Winning Proposal to the Sarri Family Fellowship: 2019 Competition

Project Title: I’m Just Not a “Math Person”: Categorically Different Identities and their Development by Race and Gender

Faculty Sponsor: Elizabeth Bruch

Graduate Student: Anne Clark

Project Description

Among scholars who examine how math interest and self-competence evolve with age, there is disagreement as to whether the gender gap grows or shrinks with age. Furthermore, there is no research on whether gaps between white students and underrepresented minorities grow or shrink with age. Understanding the process whereby young people begin or cease to identify themselves as math people is crucial to diminishing the gender gap in pursuing STEM (science, technology, engineering, and math) majors. Do girls start with stronger math identities and get discouraged, or develop greater self-competence after a proven record of strong performance? Furthermore, it is clear that this process differs for white girls and minority girls. Black girls especially receive more encouragement in STEM at home while experiencing greater racial bias in school compared to white girls.

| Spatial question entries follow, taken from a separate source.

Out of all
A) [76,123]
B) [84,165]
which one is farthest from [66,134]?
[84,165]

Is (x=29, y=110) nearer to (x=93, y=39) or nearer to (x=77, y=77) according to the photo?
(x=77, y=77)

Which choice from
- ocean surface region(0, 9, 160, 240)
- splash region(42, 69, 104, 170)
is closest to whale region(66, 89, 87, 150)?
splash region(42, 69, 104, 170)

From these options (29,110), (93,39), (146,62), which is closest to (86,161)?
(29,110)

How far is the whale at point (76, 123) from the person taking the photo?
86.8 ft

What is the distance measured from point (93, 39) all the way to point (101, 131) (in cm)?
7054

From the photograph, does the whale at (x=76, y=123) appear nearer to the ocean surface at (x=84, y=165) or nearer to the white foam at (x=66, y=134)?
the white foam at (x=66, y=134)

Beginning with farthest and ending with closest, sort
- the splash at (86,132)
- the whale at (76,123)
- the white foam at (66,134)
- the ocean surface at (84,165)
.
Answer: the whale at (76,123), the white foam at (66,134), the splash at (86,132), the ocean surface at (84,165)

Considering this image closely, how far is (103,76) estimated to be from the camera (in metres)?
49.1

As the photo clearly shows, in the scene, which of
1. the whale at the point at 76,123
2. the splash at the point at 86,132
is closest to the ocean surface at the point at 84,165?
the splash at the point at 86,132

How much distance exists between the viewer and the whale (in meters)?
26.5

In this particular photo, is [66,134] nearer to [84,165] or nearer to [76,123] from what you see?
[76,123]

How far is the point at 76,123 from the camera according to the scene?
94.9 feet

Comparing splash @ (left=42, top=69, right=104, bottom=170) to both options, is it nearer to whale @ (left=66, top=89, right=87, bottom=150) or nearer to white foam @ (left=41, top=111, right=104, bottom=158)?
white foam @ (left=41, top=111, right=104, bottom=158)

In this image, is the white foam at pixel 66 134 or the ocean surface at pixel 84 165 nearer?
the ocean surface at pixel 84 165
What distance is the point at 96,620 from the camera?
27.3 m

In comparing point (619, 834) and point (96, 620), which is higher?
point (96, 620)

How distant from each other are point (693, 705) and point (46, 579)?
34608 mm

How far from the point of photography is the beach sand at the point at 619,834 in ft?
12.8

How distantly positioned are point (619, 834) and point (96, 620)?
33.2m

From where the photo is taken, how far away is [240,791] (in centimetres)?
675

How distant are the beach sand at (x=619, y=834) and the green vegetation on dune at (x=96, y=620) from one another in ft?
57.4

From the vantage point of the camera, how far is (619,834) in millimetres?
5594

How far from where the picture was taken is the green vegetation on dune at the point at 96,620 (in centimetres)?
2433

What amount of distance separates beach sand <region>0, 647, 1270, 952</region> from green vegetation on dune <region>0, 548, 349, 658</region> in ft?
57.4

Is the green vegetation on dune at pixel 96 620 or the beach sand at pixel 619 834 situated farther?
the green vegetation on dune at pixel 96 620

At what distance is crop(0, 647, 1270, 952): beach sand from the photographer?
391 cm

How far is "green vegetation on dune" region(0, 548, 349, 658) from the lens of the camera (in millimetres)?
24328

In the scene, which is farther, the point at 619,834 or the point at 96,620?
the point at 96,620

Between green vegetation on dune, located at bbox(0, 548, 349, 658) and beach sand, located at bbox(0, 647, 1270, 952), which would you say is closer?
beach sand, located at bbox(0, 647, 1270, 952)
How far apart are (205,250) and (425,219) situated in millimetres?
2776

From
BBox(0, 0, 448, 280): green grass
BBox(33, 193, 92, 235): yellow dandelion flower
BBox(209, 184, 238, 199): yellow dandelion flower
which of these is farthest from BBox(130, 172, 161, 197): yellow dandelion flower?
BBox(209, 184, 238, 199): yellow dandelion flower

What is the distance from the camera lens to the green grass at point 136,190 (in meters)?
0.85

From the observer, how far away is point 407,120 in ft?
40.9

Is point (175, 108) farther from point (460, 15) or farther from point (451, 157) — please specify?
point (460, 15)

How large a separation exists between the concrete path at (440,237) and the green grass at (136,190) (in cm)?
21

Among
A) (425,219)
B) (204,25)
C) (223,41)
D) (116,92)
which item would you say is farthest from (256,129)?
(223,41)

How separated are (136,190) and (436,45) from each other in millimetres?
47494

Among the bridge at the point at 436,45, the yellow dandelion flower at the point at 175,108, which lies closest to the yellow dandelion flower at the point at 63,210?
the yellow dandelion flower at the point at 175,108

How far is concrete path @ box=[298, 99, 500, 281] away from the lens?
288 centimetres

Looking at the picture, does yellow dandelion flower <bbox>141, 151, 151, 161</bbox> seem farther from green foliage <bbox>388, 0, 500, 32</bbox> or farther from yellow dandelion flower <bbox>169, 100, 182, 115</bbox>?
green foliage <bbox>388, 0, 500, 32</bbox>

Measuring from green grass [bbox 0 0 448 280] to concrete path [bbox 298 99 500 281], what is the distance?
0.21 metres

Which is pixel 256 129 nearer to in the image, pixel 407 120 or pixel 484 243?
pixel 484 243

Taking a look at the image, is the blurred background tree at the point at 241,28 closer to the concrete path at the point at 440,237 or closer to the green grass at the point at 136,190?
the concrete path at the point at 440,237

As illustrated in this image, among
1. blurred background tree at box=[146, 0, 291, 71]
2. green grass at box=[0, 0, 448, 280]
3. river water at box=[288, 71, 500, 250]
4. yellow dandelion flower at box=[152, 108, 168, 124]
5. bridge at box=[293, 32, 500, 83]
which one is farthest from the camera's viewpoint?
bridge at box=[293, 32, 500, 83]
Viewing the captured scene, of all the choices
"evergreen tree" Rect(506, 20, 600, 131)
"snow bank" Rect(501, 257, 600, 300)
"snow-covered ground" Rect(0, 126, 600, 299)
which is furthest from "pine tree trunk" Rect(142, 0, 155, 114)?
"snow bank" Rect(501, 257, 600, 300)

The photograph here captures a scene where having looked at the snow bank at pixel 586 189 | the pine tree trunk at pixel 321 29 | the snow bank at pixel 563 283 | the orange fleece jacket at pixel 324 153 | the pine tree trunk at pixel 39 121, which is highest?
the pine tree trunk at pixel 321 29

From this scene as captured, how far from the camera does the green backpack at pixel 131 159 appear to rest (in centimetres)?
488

Uncovering the most common pathways whereby girls’ math identities evolve is important for identifying the most effective developmental stages for interventions increasing girls’ interest and self-competence in math. Furthermore, an intersectional analysis allows us to target strategies more effectively, for example, based on school or neighborhood racial composition. Therefore, the first goal of this study is to use a nationally representative data set to describe common trajectories of identity development in elementary and middle school and race and gender differences in the likelihood of taking any given pathway. The second goal of this study is to identify predictors of race and gender differences in pathways of identity development.